• [ЗАДАНИЯ]:
(a) Изложите содержание отрывка из воспоминаний в двух предложениях.
(b) На каком языке, согласно отрывку из воспоминаний, тогда преподавались почти все науки?
(c) Допишите отрывок из воспоминаний, начав сразу после его последнего предложения.

• [ОТРЫВОК]:
════════════════════
Выбрать главу

Вообще Резимон более шумел и привязывался, чем наказывал. Одно только было очень скучно: это частое осматривание ящиков в классных столах (у каждого воспитанника был свой стол) с тем, чтобы найти в них или съестное, или не классную книгу. Иметь съестное или не классную книгу было строжайше запрещено.

С 1829 г. аналитическую геометрию, дифференциальные и интегральные исчисления начал читать в институте, вместо профессора этой части математики инженер-подполковника Ламе{346}, инженер-поручик Янушевский{347}, ныне (1872 г.) действительный статский советник и заслуженный профессор института. Он читал очень хорошо. Все почти науки преподавались тогда на французском языке. О Ламе я буду говорить ниже.

Закон Божий преподавал тот же священник Гаврилов, который преподавал в Строительном училище. Из сорока воспитанников 1-го класса православных было не более 10, и в том числе я и Мольнер{348}. Католикам и лютеранам Закон Божий преподавали их патер и пастор. Рисовать учил дальний мой родственник, майор Зуев, о котором я говорил в I главе этих воспоминаний.
════════════════════
• [Вопросы о геометрии сцены]:

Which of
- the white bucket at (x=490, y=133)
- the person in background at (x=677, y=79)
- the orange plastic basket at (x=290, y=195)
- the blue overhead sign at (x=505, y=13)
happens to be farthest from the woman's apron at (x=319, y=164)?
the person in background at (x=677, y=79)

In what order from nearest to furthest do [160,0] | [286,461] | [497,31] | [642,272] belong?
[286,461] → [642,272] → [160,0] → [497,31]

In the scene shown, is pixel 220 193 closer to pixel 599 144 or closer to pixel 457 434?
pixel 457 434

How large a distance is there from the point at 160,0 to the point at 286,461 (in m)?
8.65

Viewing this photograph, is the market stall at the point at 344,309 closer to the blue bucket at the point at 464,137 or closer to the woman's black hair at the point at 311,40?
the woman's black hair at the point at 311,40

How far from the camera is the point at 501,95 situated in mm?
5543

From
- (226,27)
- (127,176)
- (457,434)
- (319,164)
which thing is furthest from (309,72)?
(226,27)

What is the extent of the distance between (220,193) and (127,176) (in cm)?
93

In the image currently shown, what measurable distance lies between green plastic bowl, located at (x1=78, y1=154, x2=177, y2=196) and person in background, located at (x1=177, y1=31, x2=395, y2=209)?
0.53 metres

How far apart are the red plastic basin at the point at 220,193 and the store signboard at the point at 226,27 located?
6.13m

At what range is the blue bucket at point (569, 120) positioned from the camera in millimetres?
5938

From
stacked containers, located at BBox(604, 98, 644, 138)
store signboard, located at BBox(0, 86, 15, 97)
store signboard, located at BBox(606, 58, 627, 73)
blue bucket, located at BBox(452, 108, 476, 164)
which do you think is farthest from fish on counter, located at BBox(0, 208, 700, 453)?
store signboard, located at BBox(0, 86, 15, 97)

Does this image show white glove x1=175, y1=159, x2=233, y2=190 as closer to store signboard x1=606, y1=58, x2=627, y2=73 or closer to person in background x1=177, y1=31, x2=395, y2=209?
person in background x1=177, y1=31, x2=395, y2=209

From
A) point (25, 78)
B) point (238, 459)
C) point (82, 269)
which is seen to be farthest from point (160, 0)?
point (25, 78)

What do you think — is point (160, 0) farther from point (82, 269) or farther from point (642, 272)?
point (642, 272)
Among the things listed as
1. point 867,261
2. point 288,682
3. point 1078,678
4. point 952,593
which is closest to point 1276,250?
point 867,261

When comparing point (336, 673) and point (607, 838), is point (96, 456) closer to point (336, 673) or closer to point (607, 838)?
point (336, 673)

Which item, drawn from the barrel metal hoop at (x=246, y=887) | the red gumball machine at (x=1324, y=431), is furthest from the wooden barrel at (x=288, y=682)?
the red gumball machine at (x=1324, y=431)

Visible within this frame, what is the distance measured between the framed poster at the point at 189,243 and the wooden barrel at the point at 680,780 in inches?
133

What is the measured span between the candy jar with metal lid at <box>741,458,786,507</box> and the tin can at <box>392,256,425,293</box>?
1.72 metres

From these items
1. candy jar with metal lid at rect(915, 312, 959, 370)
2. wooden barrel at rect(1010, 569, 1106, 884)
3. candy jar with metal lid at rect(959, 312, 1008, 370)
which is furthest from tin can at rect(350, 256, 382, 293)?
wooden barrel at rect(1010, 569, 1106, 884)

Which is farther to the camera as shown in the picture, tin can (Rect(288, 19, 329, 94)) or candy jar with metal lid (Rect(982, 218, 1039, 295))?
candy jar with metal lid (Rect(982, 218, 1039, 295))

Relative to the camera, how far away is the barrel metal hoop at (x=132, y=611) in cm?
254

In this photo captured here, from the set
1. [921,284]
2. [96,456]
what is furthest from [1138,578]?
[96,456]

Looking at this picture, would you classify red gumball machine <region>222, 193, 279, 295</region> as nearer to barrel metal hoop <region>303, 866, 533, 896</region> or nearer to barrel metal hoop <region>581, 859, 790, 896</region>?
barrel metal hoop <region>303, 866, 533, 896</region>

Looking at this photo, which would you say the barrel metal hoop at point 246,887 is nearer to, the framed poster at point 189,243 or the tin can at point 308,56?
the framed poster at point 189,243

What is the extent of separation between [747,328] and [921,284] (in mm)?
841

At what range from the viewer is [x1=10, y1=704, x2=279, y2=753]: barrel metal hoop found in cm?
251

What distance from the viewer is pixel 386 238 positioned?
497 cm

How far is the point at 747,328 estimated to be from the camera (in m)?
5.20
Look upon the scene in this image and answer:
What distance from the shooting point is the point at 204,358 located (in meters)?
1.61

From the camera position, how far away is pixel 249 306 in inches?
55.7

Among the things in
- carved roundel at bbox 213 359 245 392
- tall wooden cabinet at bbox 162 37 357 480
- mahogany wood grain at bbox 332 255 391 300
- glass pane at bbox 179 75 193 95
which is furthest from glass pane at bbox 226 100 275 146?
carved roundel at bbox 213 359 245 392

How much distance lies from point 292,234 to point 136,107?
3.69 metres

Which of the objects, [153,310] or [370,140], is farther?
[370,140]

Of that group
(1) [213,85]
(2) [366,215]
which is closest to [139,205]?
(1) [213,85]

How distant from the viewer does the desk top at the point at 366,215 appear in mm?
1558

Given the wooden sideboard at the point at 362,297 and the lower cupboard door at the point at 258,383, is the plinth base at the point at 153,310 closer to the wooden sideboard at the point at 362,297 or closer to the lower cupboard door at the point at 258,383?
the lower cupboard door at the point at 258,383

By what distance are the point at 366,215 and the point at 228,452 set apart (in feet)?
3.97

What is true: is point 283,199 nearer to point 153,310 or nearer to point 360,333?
════════════════════
• [ОТВЕТЫ]:
(a) Резимон больше шумел и придирался, чем наказывал, но часто осматривал ящики столов воспитанников в поисках съестного или неклассных книг, которые были строго запрещены. С 1829 года аналитическую геометрию и исчисления в институте вместо Ламе читал Янушевский, почти все науки преподавались на французском, а Закон Божий вёл священник Гаврилов, причём православных среди сорока воспитанников 1-го класса было не более десяти.

(b) На французском языке.

(c)
Изучение аналитической геометрии и высших математических исчислений было мне легко; достаточно мне было выслушать лекцию, чтобы запомнить ее; я даже отгадывал способы, которые необходимы для преобразования формул с целью получить известные результаты. Я постоянно на репетициях из этих наук получал 10 баллов, т. е. высшие баллы, выставляемые преподавателями на репетициях. До поступления в институт Ястржембского и Пассека в этих науках я не только был первым, но стоял гораздо выше всех моих товарищей. Память у меня была хороша, но тут действовала не одна память, а способность соображать. Эта легкость изучения главного предмета еще более обленила меня, и я почти не повторял уроков из тех предметов, где требовалась одна память. Не мудрено, что я плохо знал эти предметы и получал из них средственные баллы, тогда как при некотором прилежании мог бы получать отличные. Профессор гидрографии Российской Империи инженер-майор Трофимович{349} (умерший в чине генерал-майора), которая также преподавалась на французском языке, заметив, что я хорошо говорю по-французски, объявил мне, что я должен готовиться отвечать из гидрографии на публичном экзамене. Я в своем месте расскажу, как можно было вперед определить, кто из какого предмета будет отвечать на этом экзамене. Для приготовления к публичному экзамену я должен был бы выдолбить наизусть всю гидрографию, к чему у меня не было никакой охоты. Частью поэтому, а частью обиженный тем, что буду на публичном экзамене отвечать из гидрографии, а не из главного предмета, изучение которого так легко мне доставалось, я отвечал Трофимовичу, что я далеко не из лучших воспитанников по познаниям в гидрографии, а чтобы совсем его отвлечь от мысли заставлять меня отвечать из гидрографии на публичном экзамене, я совсем перестану изучать ее. Трофимович погрозил мне тем, что он лично доложит герцогу Виртембергскому о моем нерадении, что он настоит, чтобы я за это нерадение оставлен был на другой год в классе, и что никакие успехи в математике мне не помогут. Он был в милости у герцога и мог бы мне повредить. Но я продолжал лениться по-прежнему, и лень моя не имела дурных последствий.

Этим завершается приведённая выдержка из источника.